◆ TEKS HASIL EKSTRAKSI ◆
_ _ _

Hal ini menunjukkan bahwa mahasiswa telah kehilangan identitasnya akibat dari sikap hedonis, apatis, dan rasa solidaritas yang semakin hari semakin menurun dan sangat tidak ekuivalen dengan kecerdasan serta intelektualitas yang diagung-agungkan selama ini. Kecerdasan dan intelektualitasnnya tidak lagi dibarengi dengan kepekaan social yang tinggi. Untuk merubah itu semua, maka itu perlu ada sebuah formula barumengenai orientasi mahasiswa yang sebenarnya.

_ _ _

◆ MATERI YANG DISEDIAKAN ◆
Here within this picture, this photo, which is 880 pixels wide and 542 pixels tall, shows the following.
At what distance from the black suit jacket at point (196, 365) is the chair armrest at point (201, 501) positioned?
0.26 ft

_ _ _

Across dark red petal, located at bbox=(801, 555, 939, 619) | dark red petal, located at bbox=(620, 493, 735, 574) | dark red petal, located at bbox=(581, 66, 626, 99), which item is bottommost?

_ _ _

◆ PERMINTAAN ◆
Tampilkan ulang seluruh teks tentang hilangnya identitas mahasiswa tanpa mengubah satu huruf pun.

◆ JAWABAN TUGAS ◆
Hal ini menunjukkan bahwa mahasiswa telah kehilangan identitasnya akibat dari sikap hedonis, apatis, dan rasa solidaritas yang semakin hari semakin menurun dan sangat tidak ekuivalen dengan kecerdasan serta intelektualitas yang diagung-agungkan selama ini. Kecerdasan dan intelektualitasnnya tidak lagi dibarengi dengan kepekaan social yang tinggi. Untuk merubah itu semua, maka itu perlu ada sebuah formula barumengenai orientasi mahasiswa yang sebenarnya.